▶ **Exercise details**
According to the Federated Farmers speech, how large is the speaker's sheep and beef farm?

Nín hǎo wǒ jiào Don Nicolson
As President of Federated Farmers of New Zealand and a fellow farmer, I am greatly honoured and appreciate the opportunity to participate in this symposium.
Let me start by introducing myself and Federated Farmers of New Zealand.
Federated Farmers of New Zealand was established in 1899 to provide farmers with the means to manage their off-farm risks. We are an independent union of farmers for farmers and comprise individual farms, farming families and allied industries.
While New Zealand has over 63,000 ‘farm holdings’, the working farms are thought to be around 27,000 – the balance being small holdings. Federated Farmers helps represent the majority of New Zealand’s working farms
Federated Farmers offers a variety of services and is literally the farming voice in every town hall when it comes to local and regional planning, in Government, when it comes to regulation or regulatory proposals and even overseas, where we can talk farmer-to-farmer.
Federated Farmers advocates for the four ‘P's' of production, productivity, progress and profit. We aim for policies which create the best platform for farming; sometimes that’s easier said than done.
As an organisation we led the campaign against subsidies and trade protectionism in the early to mid 1980’s. That saw a supposedly ‘left wing’ Labour Government work with supposedly ‘right wing’ farmers to phase out agricultural subsidies.
We now have the most open and honest farming system on earth.
Subsidies and protectionism distort markets by encouraging people to chase subsidies and incentives as opposed to farming profitably. Regretfully, with our emissions reductions policies, that lesson has been forgotten, as foresters chase ‘carbon credits’ instead of the cellulose value of trees.
What I do
I work, Tuesday to Thursday, on the sixth-floor office in a central Wellington office building. I tap away on a computer, spend most of my day talking with journalists, politicians, overseas visitors and staff to push forward the farmers’ agenda at a tactical and strategic level.
At Federated Farmers, farmers speak for farmers but they are backed by expert policy staff.
From Thursday afternoon to Monday, I work my 212 hectare sheep and beef farm, 760 kilometres from Wellington and 10,700 kilometres from where I am right now.
My week takes me from a paddock on my farm back to Wellington, where Blackberry in hand, I am constantly contactable 24/7, 365 days of the year.
I am also in my third and probably final year as President. I’ve learnt that Federated Farmers cannot be all things to all people.

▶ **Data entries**
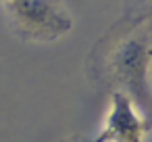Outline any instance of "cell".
<instances>
[{"label":"cell","instance_id":"cell-4","mask_svg":"<svg viewBox=\"0 0 152 142\" xmlns=\"http://www.w3.org/2000/svg\"><path fill=\"white\" fill-rule=\"evenodd\" d=\"M125 19H152V0H125Z\"/></svg>","mask_w":152,"mask_h":142},{"label":"cell","instance_id":"cell-2","mask_svg":"<svg viewBox=\"0 0 152 142\" xmlns=\"http://www.w3.org/2000/svg\"><path fill=\"white\" fill-rule=\"evenodd\" d=\"M11 32L27 44H52L67 38L75 17L65 0H13L2 4Z\"/></svg>","mask_w":152,"mask_h":142},{"label":"cell","instance_id":"cell-1","mask_svg":"<svg viewBox=\"0 0 152 142\" xmlns=\"http://www.w3.org/2000/svg\"><path fill=\"white\" fill-rule=\"evenodd\" d=\"M100 67L113 90L129 94L152 117V19L123 17L106 40Z\"/></svg>","mask_w":152,"mask_h":142},{"label":"cell","instance_id":"cell-5","mask_svg":"<svg viewBox=\"0 0 152 142\" xmlns=\"http://www.w3.org/2000/svg\"><path fill=\"white\" fill-rule=\"evenodd\" d=\"M65 142H81V140H79V138H77V136H71V138H67V140H65Z\"/></svg>","mask_w":152,"mask_h":142},{"label":"cell","instance_id":"cell-3","mask_svg":"<svg viewBox=\"0 0 152 142\" xmlns=\"http://www.w3.org/2000/svg\"><path fill=\"white\" fill-rule=\"evenodd\" d=\"M150 129L152 117L129 94L113 90L94 142H146Z\"/></svg>","mask_w":152,"mask_h":142},{"label":"cell","instance_id":"cell-6","mask_svg":"<svg viewBox=\"0 0 152 142\" xmlns=\"http://www.w3.org/2000/svg\"><path fill=\"white\" fill-rule=\"evenodd\" d=\"M7 2H13V0H0V4H7Z\"/></svg>","mask_w":152,"mask_h":142}]
</instances>
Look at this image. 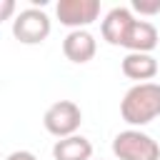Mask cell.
I'll return each instance as SVG.
<instances>
[{"label":"cell","instance_id":"cell-12","mask_svg":"<svg viewBox=\"0 0 160 160\" xmlns=\"http://www.w3.org/2000/svg\"><path fill=\"white\" fill-rule=\"evenodd\" d=\"M15 10H18L15 0H0V22L2 20H10L15 15Z\"/></svg>","mask_w":160,"mask_h":160},{"label":"cell","instance_id":"cell-4","mask_svg":"<svg viewBox=\"0 0 160 160\" xmlns=\"http://www.w3.org/2000/svg\"><path fill=\"white\" fill-rule=\"evenodd\" d=\"M82 122V110L78 102L72 100H58L52 102L45 115H42V125L50 135H55L58 140L62 138H70V135H78V128Z\"/></svg>","mask_w":160,"mask_h":160},{"label":"cell","instance_id":"cell-1","mask_svg":"<svg viewBox=\"0 0 160 160\" xmlns=\"http://www.w3.org/2000/svg\"><path fill=\"white\" fill-rule=\"evenodd\" d=\"M120 115L128 125L142 128L160 115V85L158 82H138L120 100Z\"/></svg>","mask_w":160,"mask_h":160},{"label":"cell","instance_id":"cell-11","mask_svg":"<svg viewBox=\"0 0 160 160\" xmlns=\"http://www.w3.org/2000/svg\"><path fill=\"white\" fill-rule=\"evenodd\" d=\"M140 15H158L160 12V0H132V8Z\"/></svg>","mask_w":160,"mask_h":160},{"label":"cell","instance_id":"cell-7","mask_svg":"<svg viewBox=\"0 0 160 160\" xmlns=\"http://www.w3.org/2000/svg\"><path fill=\"white\" fill-rule=\"evenodd\" d=\"M95 52H98V40L88 30H70L62 40V55L75 65L90 62L95 58Z\"/></svg>","mask_w":160,"mask_h":160},{"label":"cell","instance_id":"cell-5","mask_svg":"<svg viewBox=\"0 0 160 160\" xmlns=\"http://www.w3.org/2000/svg\"><path fill=\"white\" fill-rule=\"evenodd\" d=\"M58 20L70 30H85L100 15V0H60L55 5Z\"/></svg>","mask_w":160,"mask_h":160},{"label":"cell","instance_id":"cell-9","mask_svg":"<svg viewBox=\"0 0 160 160\" xmlns=\"http://www.w3.org/2000/svg\"><path fill=\"white\" fill-rule=\"evenodd\" d=\"M122 75L138 82H150L158 75V60L150 52H128L120 62Z\"/></svg>","mask_w":160,"mask_h":160},{"label":"cell","instance_id":"cell-2","mask_svg":"<svg viewBox=\"0 0 160 160\" xmlns=\"http://www.w3.org/2000/svg\"><path fill=\"white\" fill-rule=\"evenodd\" d=\"M112 155L118 160H160V145L148 132L128 128L112 138Z\"/></svg>","mask_w":160,"mask_h":160},{"label":"cell","instance_id":"cell-8","mask_svg":"<svg viewBox=\"0 0 160 160\" xmlns=\"http://www.w3.org/2000/svg\"><path fill=\"white\" fill-rule=\"evenodd\" d=\"M158 40H160L158 28L150 20H138L135 18V22L130 25V30L125 35V45L122 48H128L130 52H152L158 48Z\"/></svg>","mask_w":160,"mask_h":160},{"label":"cell","instance_id":"cell-10","mask_svg":"<svg viewBox=\"0 0 160 160\" xmlns=\"http://www.w3.org/2000/svg\"><path fill=\"white\" fill-rule=\"evenodd\" d=\"M52 158L55 160H92V142L82 135L62 138L52 145Z\"/></svg>","mask_w":160,"mask_h":160},{"label":"cell","instance_id":"cell-3","mask_svg":"<svg viewBox=\"0 0 160 160\" xmlns=\"http://www.w3.org/2000/svg\"><path fill=\"white\" fill-rule=\"evenodd\" d=\"M52 22L42 8H25L12 20V35L22 45H40L48 40Z\"/></svg>","mask_w":160,"mask_h":160},{"label":"cell","instance_id":"cell-13","mask_svg":"<svg viewBox=\"0 0 160 160\" xmlns=\"http://www.w3.org/2000/svg\"><path fill=\"white\" fill-rule=\"evenodd\" d=\"M5 160H38L30 150H15V152H10Z\"/></svg>","mask_w":160,"mask_h":160},{"label":"cell","instance_id":"cell-6","mask_svg":"<svg viewBox=\"0 0 160 160\" xmlns=\"http://www.w3.org/2000/svg\"><path fill=\"white\" fill-rule=\"evenodd\" d=\"M135 22V15L130 8H112L108 10V15L102 18V25H100V32H102V40L115 45V48H122L125 45V35L130 30V25Z\"/></svg>","mask_w":160,"mask_h":160}]
</instances>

▶ **Answer for the task**
212 hectares